--- Data extract ---

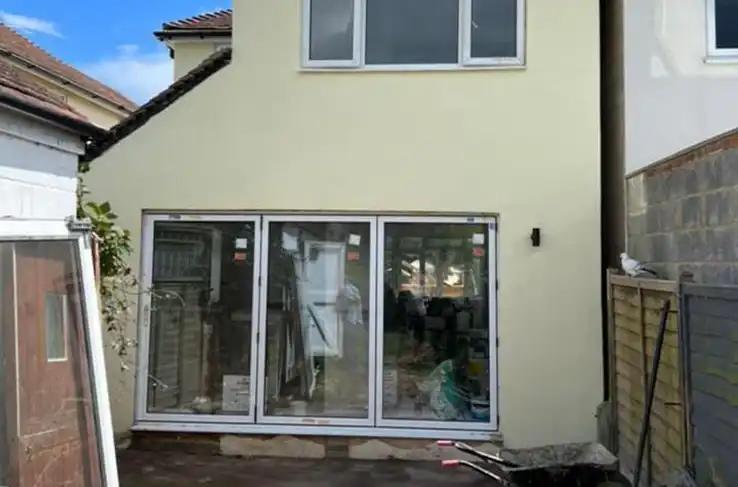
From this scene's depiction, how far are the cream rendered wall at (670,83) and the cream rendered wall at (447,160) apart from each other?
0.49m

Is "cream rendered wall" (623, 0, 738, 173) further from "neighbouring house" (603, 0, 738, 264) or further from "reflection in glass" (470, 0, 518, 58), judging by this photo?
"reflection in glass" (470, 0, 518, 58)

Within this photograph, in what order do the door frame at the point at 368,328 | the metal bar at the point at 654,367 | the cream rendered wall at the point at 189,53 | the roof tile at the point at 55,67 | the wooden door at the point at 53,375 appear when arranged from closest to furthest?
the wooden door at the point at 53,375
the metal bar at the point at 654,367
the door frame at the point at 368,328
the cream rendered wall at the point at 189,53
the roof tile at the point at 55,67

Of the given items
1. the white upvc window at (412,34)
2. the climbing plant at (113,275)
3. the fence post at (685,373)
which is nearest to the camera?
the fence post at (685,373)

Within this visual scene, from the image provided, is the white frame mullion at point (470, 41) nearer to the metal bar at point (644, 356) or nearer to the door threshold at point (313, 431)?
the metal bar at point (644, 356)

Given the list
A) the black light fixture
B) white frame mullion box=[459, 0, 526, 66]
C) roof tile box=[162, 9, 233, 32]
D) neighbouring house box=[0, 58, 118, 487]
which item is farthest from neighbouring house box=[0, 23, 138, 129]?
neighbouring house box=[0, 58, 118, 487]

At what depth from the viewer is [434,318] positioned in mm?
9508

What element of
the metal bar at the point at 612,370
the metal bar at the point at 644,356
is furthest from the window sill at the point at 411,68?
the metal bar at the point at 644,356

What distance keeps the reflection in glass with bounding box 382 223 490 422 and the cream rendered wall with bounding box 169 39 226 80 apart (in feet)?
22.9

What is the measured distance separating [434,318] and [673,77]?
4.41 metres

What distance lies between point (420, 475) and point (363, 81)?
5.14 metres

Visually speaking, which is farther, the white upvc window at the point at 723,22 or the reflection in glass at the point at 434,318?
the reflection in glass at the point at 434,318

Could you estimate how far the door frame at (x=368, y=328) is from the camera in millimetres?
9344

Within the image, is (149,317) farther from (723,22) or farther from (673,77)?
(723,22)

---

> **Your objective**: Pictures stay out; repeat all the rest of the records exactly.

> **Result below**:
From this scene's depiction, how far are the cream rendered wall at (670,83) and the cream rendered wall at (447,160) apart from each other?
0.49m

Is "cream rendered wall" (623, 0, 738, 173) further from "neighbouring house" (603, 0, 738, 264) or further from "reflection in glass" (470, 0, 518, 58), judging by this photo?
"reflection in glass" (470, 0, 518, 58)

Within this photograph, in what order do the door frame at the point at 368,328 | the metal bar at the point at 654,367 | the cream rendered wall at the point at 189,53 | the roof tile at the point at 55,67 | the wooden door at the point at 53,375 appear when arranged from closest to furthest?
the wooden door at the point at 53,375
the metal bar at the point at 654,367
the door frame at the point at 368,328
the cream rendered wall at the point at 189,53
the roof tile at the point at 55,67

Of the given items
1. the white upvc window at (412,34)
2. the climbing plant at (113,275)
3. the fence post at (685,373)
which is nearest to the camera?
the fence post at (685,373)

Within this visual scene, from the image provided, is the white frame mullion at point (470, 41) nearer to the metal bar at point (644, 356) or nearer to the door threshold at point (313, 431)?
the metal bar at point (644, 356)

Given the list
A) the black light fixture
B) white frame mullion box=[459, 0, 526, 66]
C) roof tile box=[162, 9, 233, 32]
D) neighbouring house box=[0, 58, 118, 487]
which item is farthest from neighbouring house box=[0, 23, 138, 129]?
neighbouring house box=[0, 58, 118, 487]

At what depth from the viewer is [434,318] positioned in mm?
9508

What element of
the metal bar at the point at 612,370
the metal bar at the point at 644,356
is furthest from the window sill at the point at 411,68?
the metal bar at the point at 644,356

What distance keeps the reflection in glass with bounding box 382 223 490 422 and the cream rendered wall with bounding box 169 39 226 80 apart (in feet)?
22.9

What is the measured distance separating [434,318] and [673,77]?
4.41 metres

What distance lies between point (420, 475) and point (363, 81)?
5.14 metres

Visually speaking, which is farther, the white upvc window at the point at 723,22 or the reflection in glass at the point at 434,318?
the reflection in glass at the point at 434,318

Could you estimate how far the door frame at (x=368, y=328) is from the camera in millimetres?
9344

Within the image, is (149,317) farther from (723,22) or farther from (673,77)?
(723,22)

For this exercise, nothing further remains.